Closed Bug 1253952 Opened 8 years ago Closed 1 month ago

AsmJS table switch optimization: skip indirect jumps

Categories

(Core :: JavaScript Engine: JIT, enhancement, P5)

enhancement

Tracking

()

RESOLVED INCOMPLETE

People

(Reporter: pipcet, Unassigned)

Details

Attachments

(2 files, 1 obsolete file)

I recently started implementing a somewhat obvious but worthwhile optimization in the JIT engine: when jumping to a table switch, if the expression that the switch is dispatching based on is constant, thread the jump through to the case block directly instead of performing the range check and indirect jump.

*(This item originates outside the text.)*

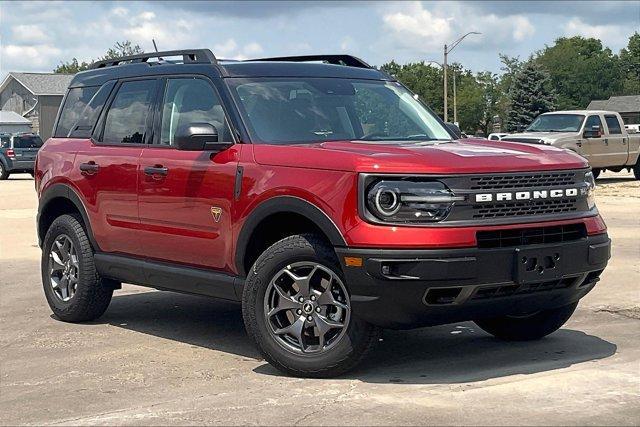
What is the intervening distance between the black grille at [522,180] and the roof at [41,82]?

One thing I'm doing a lot in asm.js is simulating goto or writing state machines that look like this:

while(1) {
    switch(x|0) {
    case 0:
        ...
        x = 7; continue;
    ...
    case 7:
        ....
    }
}

Right now, the code we're generating for this case corresponds to the
asm.js source quite literally: we jump back to the while(1) loop
header, check that x is in range, and perform an indirect jump to the
case 7: label. The range check and setting x shouldn't be too
expensive, but indirect jumps are. And they're unnecessary in this
case: we could jump straight to the case label after setting x.

That optimization sounds simple, and it would probably take an expert
only a few minutes to implement atop the existing infrastructure, but
I had a bit of a hard time figuring out how to do it.

That was somewhat hard to do with the JIT compiler's design, because we can't just change edges to become backedges; the approach I've chosen is to leave the CFG unchanged, but record the "path" through which the jump is happening in a new MIR/LIR instruction opcode, XGoto.  When we visit the XGoto, we replay move groups, then perform a direct jump instead of the indirect one.

This isn't particularly clean, and I'd love to see a better way of implementing it, but the main reason I'm reporting this now is that my patch has stopped working due to recent changes which make this optimization much harder.

So the patch is seriously WIP, but maybe it is helpful to people wanting to implement this in a fashion that can go into the tree. Maybe we can work together to resolve this?

Performance is improved significantly (15-20% for my actual workload, and much more for constructed examples) for me, so I think this optimization is worth it, even if the XGoto hack is too ugly to go in

While ugly, I think the XGoto approach can be extended to one more optimization: "half-inlining" functions by jumping to a stub that replays what would have happened after the function call (including optimizations based on constant arguments and the like), to a certain point, then continues with the normal body of the function; in particular, when a state machine like above is called with a constant argument, we could save ourselves the initial indirect jump (unfortunately, asm.js doesn't allow the default label to be used for this purpose, because it has to come last.)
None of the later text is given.